REQUIRED WORK: Reproduce the entries from the line containing "What is the" through the end of the entries, both ends included. Shift every number in their answers (the distances and pixel coordinates) up by 122, and leave all other text as it is.

##############################

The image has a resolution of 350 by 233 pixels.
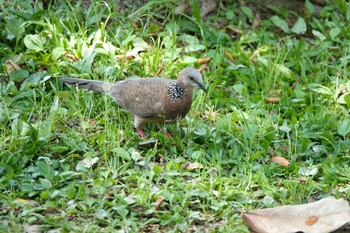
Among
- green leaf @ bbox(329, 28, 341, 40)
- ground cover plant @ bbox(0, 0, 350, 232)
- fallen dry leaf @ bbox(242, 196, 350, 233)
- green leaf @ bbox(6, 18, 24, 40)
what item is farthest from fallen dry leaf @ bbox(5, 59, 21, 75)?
green leaf @ bbox(329, 28, 341, 40)

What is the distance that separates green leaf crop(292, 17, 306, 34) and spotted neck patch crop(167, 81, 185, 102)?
8.66ft

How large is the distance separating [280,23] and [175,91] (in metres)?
2.68

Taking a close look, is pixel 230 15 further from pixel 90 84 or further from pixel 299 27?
pixel 90 84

##############################

EXERCISE OUTPUT:
What is the distance that separates green leaf crop(292, 17, 306, 34) and spotted neck patch crop(167, 81, 185, 102)?
130.66ft

How large is the distance separating [280,23] and [175,91] (in metres)?
124.68

Taking a close look, is pixel 230 15 further from pixel 90 84 or further from pixel 299 27?
pixel 212 206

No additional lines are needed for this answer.